SiamMOT is a region-based Siamese Multi-Object Tracking network that detects and associates object instances simultaneously.

Overview

SiamMOT

SiamMOT is a region-based Siamese Multi-Object Tracking network that detects and associates object instances simultaneously.

SiamMOT: Siamese Multi-Object Tracking,
Bing Shuai, Andrew Berneshawi, Xinyu Li, Davide Modolo, Joseph Tighe,

@inproceedings{shuai2021siammot,
  title={SiamMOT: Siamese Multi-Object Tracking},
  author={Shuai, Bing and Berneshawi, Andrew and Li, Xinyu and Modolo, Davide and Tighe, Joseph},
  booktitle={CVPR},
  year={2021}
}

Abstract

In this paper, we focus on improving online multi-object tracking (MOT). In particular, we introduce a region-based Siamese Multi-Object Tracking network, which we name SiamMOT. SiamMOT includes a motion model that estimates the instance’s movement between two frames such that detected instances are associated. To explore how the motion modelling affects its tracking capability, we present two variants of Siamese tracker, one that implicitly models motion and one that models it explicitly. We carry out extensive quantitative experiments on three different MOT datasets: MOT17, TAO-person and Caltech Roadside Pedestrians, showing the importance of motion modelling for MOT and the ability of SiamMOT to substantially outperform the state-of-the-art. Finally, SiamMOT also outperforms the winners of ACM MM’20 HiEve Grand Challenge on HiEve dataset. Moreover, SiamMOT is efficient, and it runs at 17 FPS for 720P videos on a single modern GPU.

Installation

Please refer to INSTALL.md for installation instructions.

Try SiamMOT demo

For demo purposes, we provide two tracking models -- tracking person (visible part) or jointly tracking person and vehicles (bus, car, truck, motorcycle, etc). The person tracking model is trained on COCO-17 and CrowdHuman, while the latter model is trained on COCO-17 and VOC12. Currently, both models used in demos use EMM as its motion model, which performs best among different alternatives.

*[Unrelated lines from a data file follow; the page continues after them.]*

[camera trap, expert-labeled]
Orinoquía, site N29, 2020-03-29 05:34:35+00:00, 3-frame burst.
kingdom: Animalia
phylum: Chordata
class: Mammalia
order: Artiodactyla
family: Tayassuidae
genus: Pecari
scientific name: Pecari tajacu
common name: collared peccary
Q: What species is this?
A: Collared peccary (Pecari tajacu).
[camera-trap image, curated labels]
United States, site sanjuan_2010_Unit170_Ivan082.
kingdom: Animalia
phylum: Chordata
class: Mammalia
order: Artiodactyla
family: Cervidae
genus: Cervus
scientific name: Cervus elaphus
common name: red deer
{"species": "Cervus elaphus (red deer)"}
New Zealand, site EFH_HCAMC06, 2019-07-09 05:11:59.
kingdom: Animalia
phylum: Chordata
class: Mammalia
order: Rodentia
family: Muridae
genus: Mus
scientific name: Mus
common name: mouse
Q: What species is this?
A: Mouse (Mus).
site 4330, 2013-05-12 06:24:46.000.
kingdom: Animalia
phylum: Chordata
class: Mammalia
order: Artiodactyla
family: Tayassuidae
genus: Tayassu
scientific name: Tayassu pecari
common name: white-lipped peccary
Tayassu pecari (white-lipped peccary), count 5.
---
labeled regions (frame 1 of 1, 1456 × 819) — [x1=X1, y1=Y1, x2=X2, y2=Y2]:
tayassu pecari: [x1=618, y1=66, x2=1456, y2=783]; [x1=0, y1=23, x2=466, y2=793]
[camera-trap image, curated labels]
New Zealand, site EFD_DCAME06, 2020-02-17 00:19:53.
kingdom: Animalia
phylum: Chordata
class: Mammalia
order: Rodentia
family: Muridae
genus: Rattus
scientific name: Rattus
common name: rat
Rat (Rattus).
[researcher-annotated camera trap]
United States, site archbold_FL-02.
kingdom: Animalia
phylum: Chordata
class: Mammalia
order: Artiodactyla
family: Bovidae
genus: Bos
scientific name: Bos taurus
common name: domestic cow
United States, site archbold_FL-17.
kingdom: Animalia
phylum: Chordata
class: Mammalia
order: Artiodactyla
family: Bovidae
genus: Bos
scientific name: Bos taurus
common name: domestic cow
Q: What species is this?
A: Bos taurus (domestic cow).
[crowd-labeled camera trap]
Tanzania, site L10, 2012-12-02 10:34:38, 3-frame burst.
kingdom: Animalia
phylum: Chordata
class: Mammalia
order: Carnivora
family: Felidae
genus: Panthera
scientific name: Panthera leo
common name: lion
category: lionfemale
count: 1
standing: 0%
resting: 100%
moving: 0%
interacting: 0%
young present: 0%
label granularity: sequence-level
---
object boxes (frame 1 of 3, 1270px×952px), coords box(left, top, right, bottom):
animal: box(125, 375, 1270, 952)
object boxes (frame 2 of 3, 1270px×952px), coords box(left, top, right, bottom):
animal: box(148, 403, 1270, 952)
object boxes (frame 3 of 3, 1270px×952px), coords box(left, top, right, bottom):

In order to run the demo, use the following command:

python3 demos/demo.py --demo-video  PATH_TO_DEMO_VIDE --track-class person --dump-video True

You can choose person or person_vehicel for track-class such that person tracking or person/vehicle tracking model is used accordingly.

The model would be automatically downloaded to demos/models, and the visualization of tracking outputs is automatically saved to demos/demo_vis

We also provide several pre-trained models in model_zoos.md that can be used for demo.

Dataset Evaluation and Training

After installation, follow the instructions in DATA.md to setup the datasets. As a sanity check, the models presented in model_zoos.md can be used to for benchmark testing.

Use the following command to train a model on an 8-GPU machine: Before running training / inference, setup the configuration file properly

python3 -m torch.distributed.launch --nproc_per_node=8 tools/train_net.py --config-file configs/dla/DLA_34_FPN.yaml --train-dir PATH_TO_TRAIN_DIR --model-suffix MODEL_SUFFIX 

Use the following command to test a model on a single-GPU machine:

python3 tools/test_net.py --config-file configs/dla/DLA_34_FPN.yaml --output-dir PATH_TO_OUTPUT_DIR --model-file PATH_TO_MODEL_FILE --test-dataset DATASET_KEY --set val

Note: If you get an error ModuleNotFoundError: No module named 'siammot' when running in the git root then make sure your PYTHONPATH includes the current directory, which you can add by running: export PYTHONPATH=.:$PYTHONPATH or you can explicitly add the project to the path by replacing the '.' in the export command with the absolute path to the git root.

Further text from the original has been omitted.